Algunos de los colaboradores
del volumen 3 se refieren al "mito" de la ciencia, y atacan a la
racionalidad; otros se atienen a criticar lo que consideran limitaciones de la
ciencia, y, por último, hay quienes denuncian a la ciencia -que confunden con
la tecnología- como sirvienta del capitalismo. Pero todos esos autores
comparten por igual la convicción de que "la ciencia es una relación
social", si bien no explican lo que quieren decir con esto. (Ya sea que la
ciencia sea concebida como un cuerpo de conocimientos, como una actividad, o
como una comunidad de investigadores, no es una relación, por más que esté
relacionada con multitud de otros elementos).
No es sorprendente que la
mayoría de los colaboradores de dicho volumen sean sumamente ingenuos. Uno de
ellos cree en los OVNIS, otro en la astrología, un tercero en la telepatía, y
un cuarto en todas esas cosas a la vez. Algunos, y en particular Hilary Rose
(1979), vinculan a la anticiencia con la izquierda y no se dejan impresionar por
las pruebas históricas de que la derecha siempre ha sospechado de la ciencia y
se ha opuesto a la educación científica pública, aunque sólo sea porque la
gente ignorante es más fácil de engañar. Pero, pensándolo bien, no hay que
sorprenderse de ello, pues Rose, que reprende al eminente físico y sociólogo
de la ciencia J.D. Bernal por tener fe en el conocimiento científico, sale del
paso con una cita de Mao en vez de formular un análisis de las relaciones entre
la ciencia y la sociedad.
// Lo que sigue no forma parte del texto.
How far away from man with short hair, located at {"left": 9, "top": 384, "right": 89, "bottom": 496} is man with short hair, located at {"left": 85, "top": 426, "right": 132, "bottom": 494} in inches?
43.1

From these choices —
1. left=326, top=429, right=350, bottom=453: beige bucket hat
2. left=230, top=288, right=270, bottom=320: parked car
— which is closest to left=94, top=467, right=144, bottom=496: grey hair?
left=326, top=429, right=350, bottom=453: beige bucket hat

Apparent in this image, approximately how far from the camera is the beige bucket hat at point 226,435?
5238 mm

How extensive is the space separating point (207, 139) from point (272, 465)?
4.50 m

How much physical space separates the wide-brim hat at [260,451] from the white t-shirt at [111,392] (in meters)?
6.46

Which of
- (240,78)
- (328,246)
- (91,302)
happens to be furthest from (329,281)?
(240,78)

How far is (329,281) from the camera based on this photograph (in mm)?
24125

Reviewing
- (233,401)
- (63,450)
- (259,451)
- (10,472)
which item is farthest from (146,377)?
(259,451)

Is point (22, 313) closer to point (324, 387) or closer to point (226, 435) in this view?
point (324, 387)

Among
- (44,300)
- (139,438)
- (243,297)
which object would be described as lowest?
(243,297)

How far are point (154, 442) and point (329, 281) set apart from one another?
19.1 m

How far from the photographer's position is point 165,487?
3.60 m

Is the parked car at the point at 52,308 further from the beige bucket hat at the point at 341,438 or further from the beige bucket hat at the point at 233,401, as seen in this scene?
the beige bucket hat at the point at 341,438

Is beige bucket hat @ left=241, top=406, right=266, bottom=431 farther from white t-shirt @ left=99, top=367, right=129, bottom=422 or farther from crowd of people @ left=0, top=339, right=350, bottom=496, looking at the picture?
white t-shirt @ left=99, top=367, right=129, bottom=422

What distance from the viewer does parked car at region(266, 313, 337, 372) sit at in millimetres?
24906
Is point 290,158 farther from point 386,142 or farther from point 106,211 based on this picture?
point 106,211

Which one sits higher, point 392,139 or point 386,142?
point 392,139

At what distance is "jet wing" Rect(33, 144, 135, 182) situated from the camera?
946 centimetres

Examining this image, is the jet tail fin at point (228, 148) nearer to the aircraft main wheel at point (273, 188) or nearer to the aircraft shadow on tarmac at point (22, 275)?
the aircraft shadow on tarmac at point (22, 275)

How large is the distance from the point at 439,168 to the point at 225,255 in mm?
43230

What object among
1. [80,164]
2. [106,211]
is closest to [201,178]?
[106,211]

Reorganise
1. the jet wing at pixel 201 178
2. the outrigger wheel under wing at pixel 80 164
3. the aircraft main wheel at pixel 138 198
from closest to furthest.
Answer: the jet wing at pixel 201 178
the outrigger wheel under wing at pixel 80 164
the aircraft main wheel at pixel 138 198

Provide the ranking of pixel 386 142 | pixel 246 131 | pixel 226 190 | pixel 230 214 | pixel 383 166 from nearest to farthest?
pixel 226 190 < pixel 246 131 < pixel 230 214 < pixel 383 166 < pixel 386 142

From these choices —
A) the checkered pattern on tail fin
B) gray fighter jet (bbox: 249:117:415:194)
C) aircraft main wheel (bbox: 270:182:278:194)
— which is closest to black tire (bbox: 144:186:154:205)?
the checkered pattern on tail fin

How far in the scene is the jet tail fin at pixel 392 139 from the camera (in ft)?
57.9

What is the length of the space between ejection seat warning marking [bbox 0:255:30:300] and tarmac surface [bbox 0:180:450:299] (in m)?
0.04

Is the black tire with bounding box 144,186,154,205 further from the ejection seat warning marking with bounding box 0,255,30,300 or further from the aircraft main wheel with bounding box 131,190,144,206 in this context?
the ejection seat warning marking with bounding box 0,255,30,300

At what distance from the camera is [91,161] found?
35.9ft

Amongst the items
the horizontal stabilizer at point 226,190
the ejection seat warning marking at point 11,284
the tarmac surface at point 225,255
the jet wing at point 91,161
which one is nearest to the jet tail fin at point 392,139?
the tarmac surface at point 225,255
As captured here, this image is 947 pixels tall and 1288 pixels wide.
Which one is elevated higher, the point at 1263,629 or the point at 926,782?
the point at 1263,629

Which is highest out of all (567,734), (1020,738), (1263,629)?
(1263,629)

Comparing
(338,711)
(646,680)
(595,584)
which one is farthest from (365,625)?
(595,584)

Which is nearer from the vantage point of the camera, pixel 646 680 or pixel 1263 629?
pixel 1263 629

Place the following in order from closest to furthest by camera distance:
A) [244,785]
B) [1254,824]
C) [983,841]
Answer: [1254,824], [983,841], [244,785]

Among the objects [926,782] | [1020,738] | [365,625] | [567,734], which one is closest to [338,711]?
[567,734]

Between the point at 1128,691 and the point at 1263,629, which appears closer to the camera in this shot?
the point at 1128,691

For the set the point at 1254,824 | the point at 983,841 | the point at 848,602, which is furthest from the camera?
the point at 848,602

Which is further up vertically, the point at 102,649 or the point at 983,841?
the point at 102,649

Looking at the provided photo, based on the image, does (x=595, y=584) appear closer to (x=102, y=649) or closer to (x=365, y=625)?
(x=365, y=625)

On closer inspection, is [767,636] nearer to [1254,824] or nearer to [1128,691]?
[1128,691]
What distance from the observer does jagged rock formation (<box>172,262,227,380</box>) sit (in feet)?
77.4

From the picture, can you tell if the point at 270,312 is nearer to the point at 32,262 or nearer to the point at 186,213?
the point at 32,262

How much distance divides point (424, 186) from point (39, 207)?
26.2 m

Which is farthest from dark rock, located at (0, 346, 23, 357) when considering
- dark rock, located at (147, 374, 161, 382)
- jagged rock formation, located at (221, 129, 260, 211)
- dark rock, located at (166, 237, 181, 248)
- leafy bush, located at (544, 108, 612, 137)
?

Aparentemente, la nueva izquierda es tan anticientífica
como la vieja derecha. (V Gross y Levitt 1994.)
Hay varios otros ejemplos de
esta convergencia de la izquierda con la derecha en la esfera cultural. Uno de
ellos es la formación, en el decenio de 1970, de un movimiento de "filosofía
radical", en cuyas filas se han juntado neomarxistas, fenomenólogos y
existencialistas que rechazan la ciencia por igual. Otro caso es el común
aborrecimiento hacia el cientificismo por parte de izquierdistas y derechistas
en el Tercer Mundo. Y un tercer ejemplo es lo que Hirschman (1981) denomina
"la non-sancta alianza" entre economistas neomarxistas y
ortodoxos contra el desarrollo económico y contra la industrialización en América
Latina.
Otro ejemplo de esta alianza
impía es el que ofrece la crítica de Hilary y Steven Rose (1974) contra la
psiquiatría biológica y el correspondiente empleo de drogas para tratar la
depresión, la esquizofrenia y otras graves enfermedades mentales reacias a los
métodos de los psicólogos clínicos. Se oponen a la psicología biológica
porque ésta busca "una explicación biológica a problemas de índole
social". Y en consecuencia, apoyan el movimiento antipsiquiátrico de
Laing, Cooper y Esteson, que consideran "políticamente
desestabilizante". ¿Por qué no ir más a fondo y, por la misma razón,
favorecer el charlatanismo médico en vez de la medicina "ortodoxa"? Y
para mayor sorpresa, ocurre que Steven Rose es neurobiólogo de profesión. Pero
en fin, no se trata del primer caso de hombre de ciencia descarriado por la
ideología, ni será tampoco el último.
Para terminar, citaremos el
caso del estudio etnometodológico de Lynch (1988) intitulado "El
sacrificio y la transformación del cuerpo animal en un objeto científico:
cultura de laboratorio y práctica ritual en las neurociencias". Tomando
como punto de partida los estudios de Durkheim sobre la sociología de la religión,
Lynch sostiene que la inmolación de animales de laboratorio al finalizar una
serie de experimentos es una práctica ritual en la cual el cuerpo del animal se
transforma en un elemento "portador de significaciones
trascendentales". Lamentablemente, omite presentar prueba alguna en abono
de afirmación tan peregrina. Ya era bastante penoso cuando Latour y Woolgar
(1979) comparaban el laboratorio científico con un comité político. Ahora que
la mesa de experimentos se presenta como un altar de sacrificios, no sería cosa
de asombrarse si los hombres de ciencia prohibieran la entrada en el laboratorio
a visitantes del bando enemigo. Las concepciones erróneas acerca de la ciencia
que prevalecen en la opinión pública son ya bastante graves sin necesidad de
que la nueva sociología de la ciencia venga a empeorarlas.